The fourth and last aerial survey by Donald Mackay used a de Havilland Dragonfly as the primary aircraft and a Puss Moth owned and flown by J.Pollock. Frank Neale was chief pilot, Commander H.T.Bennett was navigator and E.B.Ferguson radio operator. They departed Mascot aerodrome (Sydney) on 19 July 1937 and made their way via various stops en route to Hermannsburg to fill in some gaps in the earlier work of 1933 and 1935. A chain of lakes north of Mount Conner in the Northern Territory was seen, and they proved to be an extension of the string of lakes which included Lake Hopkins, Lake Neale and Lake Amadeus. Once completed they flew to Tanami north-west of Alice Springs to start the main work of surveying a large portion of the north-west of Western Australia. Several bases were used in the following weeks including Roy Hill, Fitzroy Crossing, Wave Hill, and Tennant Creek. Most of the flights resulted in finding previously unmapped salt lakes and some low ranges of hills.
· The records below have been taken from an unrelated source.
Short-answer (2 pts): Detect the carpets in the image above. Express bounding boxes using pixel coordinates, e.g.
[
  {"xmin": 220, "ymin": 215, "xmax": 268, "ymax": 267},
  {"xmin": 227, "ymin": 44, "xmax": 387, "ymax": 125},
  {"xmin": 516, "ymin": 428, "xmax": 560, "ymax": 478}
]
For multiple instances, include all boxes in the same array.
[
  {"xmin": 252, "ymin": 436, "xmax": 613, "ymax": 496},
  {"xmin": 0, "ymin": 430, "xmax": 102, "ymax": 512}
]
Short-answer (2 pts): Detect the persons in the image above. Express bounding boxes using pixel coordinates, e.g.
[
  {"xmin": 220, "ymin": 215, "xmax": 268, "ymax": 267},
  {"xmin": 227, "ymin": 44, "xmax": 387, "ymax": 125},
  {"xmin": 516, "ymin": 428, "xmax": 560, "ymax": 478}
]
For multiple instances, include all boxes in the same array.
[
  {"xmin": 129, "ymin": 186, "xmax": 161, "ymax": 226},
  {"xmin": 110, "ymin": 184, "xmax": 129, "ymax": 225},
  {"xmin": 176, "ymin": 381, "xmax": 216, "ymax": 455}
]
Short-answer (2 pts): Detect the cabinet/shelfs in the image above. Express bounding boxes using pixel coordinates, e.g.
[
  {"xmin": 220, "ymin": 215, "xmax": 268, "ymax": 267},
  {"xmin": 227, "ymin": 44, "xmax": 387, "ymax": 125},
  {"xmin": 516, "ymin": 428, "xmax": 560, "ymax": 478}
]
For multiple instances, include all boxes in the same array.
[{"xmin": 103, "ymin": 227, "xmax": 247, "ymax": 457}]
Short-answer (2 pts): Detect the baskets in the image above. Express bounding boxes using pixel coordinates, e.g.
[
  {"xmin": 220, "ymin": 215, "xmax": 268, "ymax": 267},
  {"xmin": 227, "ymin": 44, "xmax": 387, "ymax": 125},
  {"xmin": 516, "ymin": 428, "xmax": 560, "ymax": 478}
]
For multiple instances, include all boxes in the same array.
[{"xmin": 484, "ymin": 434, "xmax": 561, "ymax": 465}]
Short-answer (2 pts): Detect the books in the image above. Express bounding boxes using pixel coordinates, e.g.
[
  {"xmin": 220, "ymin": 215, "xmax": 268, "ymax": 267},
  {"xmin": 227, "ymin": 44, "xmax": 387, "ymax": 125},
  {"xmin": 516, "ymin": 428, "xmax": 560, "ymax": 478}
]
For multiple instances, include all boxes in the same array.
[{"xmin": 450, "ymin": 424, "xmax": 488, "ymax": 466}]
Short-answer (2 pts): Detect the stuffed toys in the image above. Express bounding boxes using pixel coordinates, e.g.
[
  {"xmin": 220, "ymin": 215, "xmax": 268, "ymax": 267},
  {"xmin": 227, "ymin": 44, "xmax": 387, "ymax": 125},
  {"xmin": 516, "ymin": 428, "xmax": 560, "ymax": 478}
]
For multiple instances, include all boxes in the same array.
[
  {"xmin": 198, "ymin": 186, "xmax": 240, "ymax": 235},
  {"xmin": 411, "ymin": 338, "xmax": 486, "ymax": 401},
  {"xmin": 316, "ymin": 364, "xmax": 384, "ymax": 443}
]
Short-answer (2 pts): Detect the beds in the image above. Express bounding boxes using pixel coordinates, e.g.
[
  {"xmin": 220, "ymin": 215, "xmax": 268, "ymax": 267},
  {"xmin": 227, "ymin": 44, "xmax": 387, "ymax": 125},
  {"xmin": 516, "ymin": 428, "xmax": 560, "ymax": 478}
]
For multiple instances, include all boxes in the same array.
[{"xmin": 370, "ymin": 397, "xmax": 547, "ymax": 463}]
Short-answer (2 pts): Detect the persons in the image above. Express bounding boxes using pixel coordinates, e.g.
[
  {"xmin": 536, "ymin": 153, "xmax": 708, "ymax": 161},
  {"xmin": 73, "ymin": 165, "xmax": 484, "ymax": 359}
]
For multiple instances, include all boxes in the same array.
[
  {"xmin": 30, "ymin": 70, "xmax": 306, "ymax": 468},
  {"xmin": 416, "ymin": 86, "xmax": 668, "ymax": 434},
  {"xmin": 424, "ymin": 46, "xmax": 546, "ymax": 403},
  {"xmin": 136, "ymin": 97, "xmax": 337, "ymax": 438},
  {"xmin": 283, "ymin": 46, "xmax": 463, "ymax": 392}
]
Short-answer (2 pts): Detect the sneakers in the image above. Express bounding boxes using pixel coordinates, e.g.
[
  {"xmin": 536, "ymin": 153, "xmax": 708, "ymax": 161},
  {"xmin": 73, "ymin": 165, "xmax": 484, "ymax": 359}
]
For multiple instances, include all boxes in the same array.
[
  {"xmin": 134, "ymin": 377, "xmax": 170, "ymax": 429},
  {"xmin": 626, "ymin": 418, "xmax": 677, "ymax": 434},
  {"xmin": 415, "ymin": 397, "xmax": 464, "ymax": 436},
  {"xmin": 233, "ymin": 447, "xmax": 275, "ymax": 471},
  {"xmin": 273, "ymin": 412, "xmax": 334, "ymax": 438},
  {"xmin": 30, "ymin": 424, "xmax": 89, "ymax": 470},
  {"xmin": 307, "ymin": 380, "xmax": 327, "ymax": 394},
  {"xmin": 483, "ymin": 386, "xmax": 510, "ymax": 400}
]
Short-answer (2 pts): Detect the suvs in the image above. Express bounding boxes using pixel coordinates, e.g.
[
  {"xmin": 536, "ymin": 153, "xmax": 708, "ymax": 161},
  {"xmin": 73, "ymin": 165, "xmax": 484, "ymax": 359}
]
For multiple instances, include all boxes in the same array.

These surveys produced far more useful maps than had previously existed, and they were donated to the Commonwealth government and to the Mitchell Library in Sydney by Mackay.

==Later career==
Mackay was appointed an Officer of the Order of the British Empire (OBE) in 1934 and raised to Commander level (CBE) in 1937. He received recognition from the Australian public as a pioneering Australian explorer, whose travels significantly increased man's knowledge of remote areas.

Mackay died on 17 September 1958 in Sutherland Shire Hospital near Sydney. A widower, he had no children.